I have an infrastructure hosting more than 20K laptops. The object management follows a delegation model where goegraphic location administrators enjoy rights to manage entities and objects within their geographic zone. Ofcourse, on top stays the SBAdmin centrally.
Now, the problem is that some of the machines' objects have been deleted (by mistake) from SafeBoot console. Here is where i am running into a risk. If the device crashes, or the disk fails to boot up, there is no way known to me in which i can recover the data on the disk. A COMPLETE CRASH scenario.
I need to recover the information of these 'lost' laptops back into the SBconsole, to make them managable again, without falling into the exercise of de-crypting all of them and encrypting them again.
Sadly, i cannot do the backed up DB extraction for more than 500 machines that have gone missing because i do not know about their deletion dates. And considering the volume of data of running an insight, it brings me shivers.
I would suggest to get in contact with the support.
Otherwise a few ideas to find out which clients are missing: You could try to find the deleted machines by digging through the local sync logs. Every client which does not exist anymore in the DB will get an error while syncing ("Object not found" i think). In our environment we collect all log files with errors centrally to find defective endpoints - most of the time it is a corrupt local DB but sometimes someone has deleted the wrong machine object in the DB.
Second way is to dig through the audit logs of the admin user who has deleted the machines by accident. You find the ID and date of the deleted machines.
If you are able to identify the deleted machines you can recover these objects either by setting up a second DB from your backup files, export the objects and import these clients to the productive DB or - if you are lucky - these objects can be found inside of the recycle bin (system tab, deleted items, machines).
If you have never done such things before get in contact with the support.
EDIT: I would like to have the output of the log window of the management center written to a file (with the correspondig user). The audit logs are way to simple to find out more complicated things.
there's no way of regenerating the machine info from the machine itself. Either you need to recover them from a backup of the DB, or to SafeTech/WinTech remove the problem machines and activate again.
You could probably work out which machines have been deleted or not from their client logs - they should be throwing a "object can not be found" type error.
so, with a simple login script you could create a report over time of all the machines which have the problem, you can use the API call "getlocalmachinename" to obtain the machine object ID (on the problem machine), and from that, you'll know which machine object to copy from the backup DB file structure into your main production DB.
once you've copied the correct folder across, and removed the xxxxxxxx.wpe folder that's currently there (indicating the machine has been wiped), a group scan will re-insert them into the visible groups list and you'll be back online.
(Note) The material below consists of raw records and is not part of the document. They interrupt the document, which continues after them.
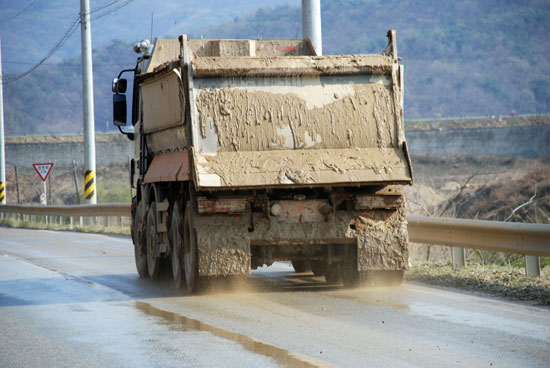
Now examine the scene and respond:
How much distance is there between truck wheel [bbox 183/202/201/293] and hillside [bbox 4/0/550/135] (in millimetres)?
132381

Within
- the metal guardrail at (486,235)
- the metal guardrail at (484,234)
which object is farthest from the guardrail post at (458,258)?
the metal guardrail at (484,234)

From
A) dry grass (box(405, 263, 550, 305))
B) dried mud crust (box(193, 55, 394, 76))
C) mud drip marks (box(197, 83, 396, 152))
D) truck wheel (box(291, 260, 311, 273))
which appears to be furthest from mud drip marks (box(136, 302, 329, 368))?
truck wheel (box(291, 260, 311, 273))

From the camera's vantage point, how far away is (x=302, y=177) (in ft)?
35.1

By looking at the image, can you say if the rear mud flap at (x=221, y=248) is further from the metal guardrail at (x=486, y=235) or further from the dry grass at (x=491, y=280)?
the metal guardrail at (x=486, y=235)

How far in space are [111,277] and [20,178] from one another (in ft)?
206

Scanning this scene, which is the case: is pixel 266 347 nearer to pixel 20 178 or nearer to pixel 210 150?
pixel 210 150

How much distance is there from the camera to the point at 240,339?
26.4 ft

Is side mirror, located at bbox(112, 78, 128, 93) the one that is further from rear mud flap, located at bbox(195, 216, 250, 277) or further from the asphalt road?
rear mud flap, located at bbox(195, 216, 250, 277)

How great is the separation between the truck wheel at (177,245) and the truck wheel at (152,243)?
0.93 metres

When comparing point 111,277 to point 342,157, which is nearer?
point 342,157

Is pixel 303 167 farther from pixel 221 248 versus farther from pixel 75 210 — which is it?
pixel 75 210

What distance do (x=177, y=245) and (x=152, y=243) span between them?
1.45m

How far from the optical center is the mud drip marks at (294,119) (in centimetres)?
1091

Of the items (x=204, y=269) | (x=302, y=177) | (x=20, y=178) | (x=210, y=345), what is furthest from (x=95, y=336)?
(x=20, y=178)
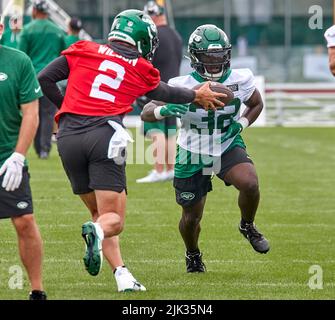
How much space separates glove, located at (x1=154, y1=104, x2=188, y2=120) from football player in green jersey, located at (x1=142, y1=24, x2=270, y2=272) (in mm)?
117

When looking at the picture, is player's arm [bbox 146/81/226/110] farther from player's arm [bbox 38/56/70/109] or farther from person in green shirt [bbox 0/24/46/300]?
person in green shirt [bbox 0/24/46/300]


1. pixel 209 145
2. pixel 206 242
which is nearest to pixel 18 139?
pixel 209 145

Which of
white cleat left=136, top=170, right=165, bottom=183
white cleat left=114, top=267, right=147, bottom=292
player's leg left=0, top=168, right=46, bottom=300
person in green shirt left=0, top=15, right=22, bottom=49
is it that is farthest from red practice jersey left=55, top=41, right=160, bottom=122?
person in green shirt left=0, top=15, right=22, bottom=49

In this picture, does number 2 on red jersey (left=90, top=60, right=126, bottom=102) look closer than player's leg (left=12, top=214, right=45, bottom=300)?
No

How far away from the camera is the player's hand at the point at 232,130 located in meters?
8.45

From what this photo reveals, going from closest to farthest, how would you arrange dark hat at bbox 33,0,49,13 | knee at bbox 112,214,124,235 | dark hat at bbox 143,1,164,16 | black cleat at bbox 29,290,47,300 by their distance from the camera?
black cleat at bbox 29,290,47,300 → knee at bbox 112,214,124,235 → dark hat at bbox 143,1,164,16 → dark hat at bbox 33,0,49,13

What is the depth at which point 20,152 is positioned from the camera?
22.0 feet

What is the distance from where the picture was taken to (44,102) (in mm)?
16094

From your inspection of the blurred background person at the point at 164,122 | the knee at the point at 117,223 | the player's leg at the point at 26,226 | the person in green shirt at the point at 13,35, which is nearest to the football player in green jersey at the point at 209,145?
the knee at the point at 117,223

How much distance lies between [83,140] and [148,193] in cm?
593

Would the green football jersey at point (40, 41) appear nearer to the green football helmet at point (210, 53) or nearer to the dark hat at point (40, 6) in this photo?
the dark hat at point (40, 6)

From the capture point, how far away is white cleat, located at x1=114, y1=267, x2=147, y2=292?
24.3 feet
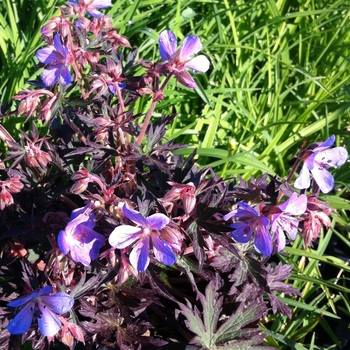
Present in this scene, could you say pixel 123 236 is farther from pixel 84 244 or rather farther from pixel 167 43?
pixel 167 43

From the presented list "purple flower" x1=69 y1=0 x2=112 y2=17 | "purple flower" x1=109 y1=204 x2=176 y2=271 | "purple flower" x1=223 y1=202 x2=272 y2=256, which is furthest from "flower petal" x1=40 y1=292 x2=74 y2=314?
"purple flower" x1=69 y1=0 x2=112 y2=17

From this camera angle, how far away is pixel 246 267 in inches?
53.7

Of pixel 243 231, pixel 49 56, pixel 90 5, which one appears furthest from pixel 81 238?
pixel 90 5

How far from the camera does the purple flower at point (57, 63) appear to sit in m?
1.23

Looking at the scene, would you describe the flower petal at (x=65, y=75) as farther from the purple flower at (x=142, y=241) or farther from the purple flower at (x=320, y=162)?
the purple flower at (x=320, y=162)

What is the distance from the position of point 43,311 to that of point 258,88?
1491 mm

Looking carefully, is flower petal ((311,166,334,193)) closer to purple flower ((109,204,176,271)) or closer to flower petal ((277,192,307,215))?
flower petal ((277,192,307,215))

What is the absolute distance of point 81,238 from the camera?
3.67 feet

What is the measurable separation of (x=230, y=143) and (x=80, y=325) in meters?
1.01

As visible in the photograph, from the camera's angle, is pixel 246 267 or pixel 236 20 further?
pixel 236 20

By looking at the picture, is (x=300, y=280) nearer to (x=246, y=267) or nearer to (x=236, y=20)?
(x=246, y=267)

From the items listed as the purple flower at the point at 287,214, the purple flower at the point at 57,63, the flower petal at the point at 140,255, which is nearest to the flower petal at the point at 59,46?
the purple flower at the point at 57,63

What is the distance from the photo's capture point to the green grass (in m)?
1.91

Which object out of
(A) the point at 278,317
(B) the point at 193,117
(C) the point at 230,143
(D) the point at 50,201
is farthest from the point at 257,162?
(D) the point at 50,201
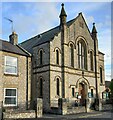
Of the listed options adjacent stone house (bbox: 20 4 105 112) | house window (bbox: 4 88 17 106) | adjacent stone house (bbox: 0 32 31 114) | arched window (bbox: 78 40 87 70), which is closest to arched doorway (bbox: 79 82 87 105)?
adjacent stone house (bbox: 20 4 105 112)

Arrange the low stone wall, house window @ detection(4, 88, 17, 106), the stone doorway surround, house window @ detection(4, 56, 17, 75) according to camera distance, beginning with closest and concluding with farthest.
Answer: the low stone wall
house window @ detection(4, 88, 17, 106)
house window @ detection(4, 56, 17, 75)
the stone doorway surround

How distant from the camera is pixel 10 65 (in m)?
25.2

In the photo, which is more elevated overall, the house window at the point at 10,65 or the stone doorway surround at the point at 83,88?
the house window at the point at 10,65

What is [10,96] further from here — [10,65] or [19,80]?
[10,65]

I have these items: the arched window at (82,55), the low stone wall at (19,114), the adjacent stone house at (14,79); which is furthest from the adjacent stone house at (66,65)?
the low stone wall at (19,114)

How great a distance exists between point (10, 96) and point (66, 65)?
8572 mm

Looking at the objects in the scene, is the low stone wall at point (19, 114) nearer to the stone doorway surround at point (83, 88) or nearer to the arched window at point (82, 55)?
the stone doorway surround at point (83, 88)

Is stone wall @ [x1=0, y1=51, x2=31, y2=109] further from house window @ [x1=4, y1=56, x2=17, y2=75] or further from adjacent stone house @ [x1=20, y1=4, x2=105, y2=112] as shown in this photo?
adjacent stone house @ [x1=20, y1=4, x2=105, y2=112]

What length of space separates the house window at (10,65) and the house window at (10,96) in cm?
208

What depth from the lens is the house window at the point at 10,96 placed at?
24141 millimetres

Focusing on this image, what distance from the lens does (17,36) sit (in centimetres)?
3186

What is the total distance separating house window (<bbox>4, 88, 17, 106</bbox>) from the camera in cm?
2414

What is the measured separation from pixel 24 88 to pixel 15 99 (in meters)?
2.04

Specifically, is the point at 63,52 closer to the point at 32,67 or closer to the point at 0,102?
the point at 32,67
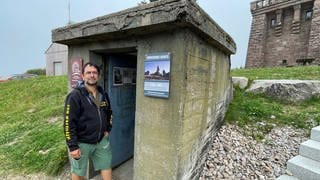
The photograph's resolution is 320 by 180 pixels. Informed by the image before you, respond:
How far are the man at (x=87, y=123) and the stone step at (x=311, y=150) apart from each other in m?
2.87

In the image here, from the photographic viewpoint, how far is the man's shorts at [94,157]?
2851mm

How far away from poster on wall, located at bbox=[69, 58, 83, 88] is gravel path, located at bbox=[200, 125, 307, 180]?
2509 mm

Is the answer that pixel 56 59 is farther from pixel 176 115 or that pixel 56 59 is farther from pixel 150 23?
pixel 176 115

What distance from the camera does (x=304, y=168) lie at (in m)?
3.06

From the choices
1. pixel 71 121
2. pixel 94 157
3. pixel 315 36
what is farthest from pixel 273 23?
pixel 71 121

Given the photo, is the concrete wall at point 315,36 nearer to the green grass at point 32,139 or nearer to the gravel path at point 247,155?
the gravel path at point 247,155

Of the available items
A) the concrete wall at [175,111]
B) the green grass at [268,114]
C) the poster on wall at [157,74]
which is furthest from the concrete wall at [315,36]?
the poster on wall at [157,74]

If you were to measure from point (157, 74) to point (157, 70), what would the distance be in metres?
0.05

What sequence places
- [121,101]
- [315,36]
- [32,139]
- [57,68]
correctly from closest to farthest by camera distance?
[121,101] < [32,139] < [315,36] < [57,68]

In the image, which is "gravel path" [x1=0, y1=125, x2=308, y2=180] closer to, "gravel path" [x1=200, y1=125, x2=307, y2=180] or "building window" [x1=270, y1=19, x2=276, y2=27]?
"gravel path" [x1=200, y1=125, x2=307, y2=180]

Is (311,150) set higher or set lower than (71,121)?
lower

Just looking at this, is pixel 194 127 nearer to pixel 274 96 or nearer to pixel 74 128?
pixel 74 128

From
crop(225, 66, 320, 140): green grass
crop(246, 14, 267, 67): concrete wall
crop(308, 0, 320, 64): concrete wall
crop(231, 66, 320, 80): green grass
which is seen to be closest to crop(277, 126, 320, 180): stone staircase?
crop(225, 66, 320, 140): green grass

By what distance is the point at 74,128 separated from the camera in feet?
8.73
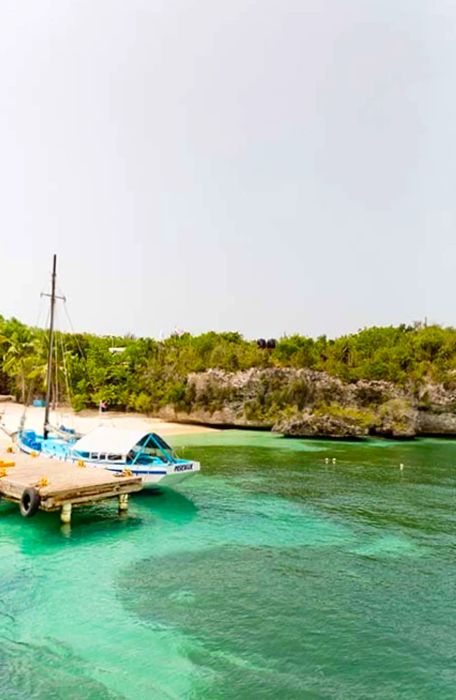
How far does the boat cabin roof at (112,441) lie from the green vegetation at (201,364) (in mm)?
40979

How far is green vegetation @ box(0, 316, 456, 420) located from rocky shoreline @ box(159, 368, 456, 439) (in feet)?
0.67

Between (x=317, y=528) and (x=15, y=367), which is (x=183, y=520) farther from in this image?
(x=15, y=367)

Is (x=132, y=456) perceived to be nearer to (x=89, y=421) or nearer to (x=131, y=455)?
(x=131, y=455)

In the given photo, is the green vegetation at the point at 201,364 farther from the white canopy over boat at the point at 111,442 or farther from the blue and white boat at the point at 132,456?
the white canopy over boat at the point at 111,442

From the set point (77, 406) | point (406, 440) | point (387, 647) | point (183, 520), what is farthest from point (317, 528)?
point (77, 406)

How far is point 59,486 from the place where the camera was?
2355cm

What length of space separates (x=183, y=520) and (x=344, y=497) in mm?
10730

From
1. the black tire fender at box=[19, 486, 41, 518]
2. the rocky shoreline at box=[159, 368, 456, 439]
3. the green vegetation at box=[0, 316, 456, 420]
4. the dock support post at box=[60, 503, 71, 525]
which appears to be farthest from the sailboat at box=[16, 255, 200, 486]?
the green vegetation at box=[0, 316, 456, 420]

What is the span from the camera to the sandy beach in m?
62.0

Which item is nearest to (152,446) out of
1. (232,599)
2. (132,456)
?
(132,456)

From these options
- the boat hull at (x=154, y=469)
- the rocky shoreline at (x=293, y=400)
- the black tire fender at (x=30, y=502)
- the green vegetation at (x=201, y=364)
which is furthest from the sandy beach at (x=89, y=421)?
the black tire fender at (x=30, y=502)

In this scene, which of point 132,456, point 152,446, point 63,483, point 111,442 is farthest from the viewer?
point 152,446

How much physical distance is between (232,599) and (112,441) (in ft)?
49.7

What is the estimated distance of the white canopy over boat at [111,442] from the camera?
29.0 meters
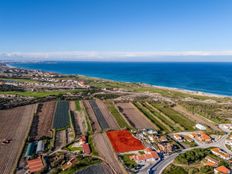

easy peasy, as long as you have a good backup that is.
One thing we do is never permanetly delete objects. We rename them with somethng like -old, -rebuilt, or -unknown. Let them just sit in the trash can. This way they don't take up licenses but are recoverable.
Its pretty dangerous not to have a backup of your database. You may want to just stop the services once a week and make a copy of the entire c:\program files\safeboot folder.
As far as backups go, you don't have to stop services if you use the built-in database backup tool. It will require a license file to use it, but I can't imagine someone buying over 1000 licenses and going cheap on the backup option.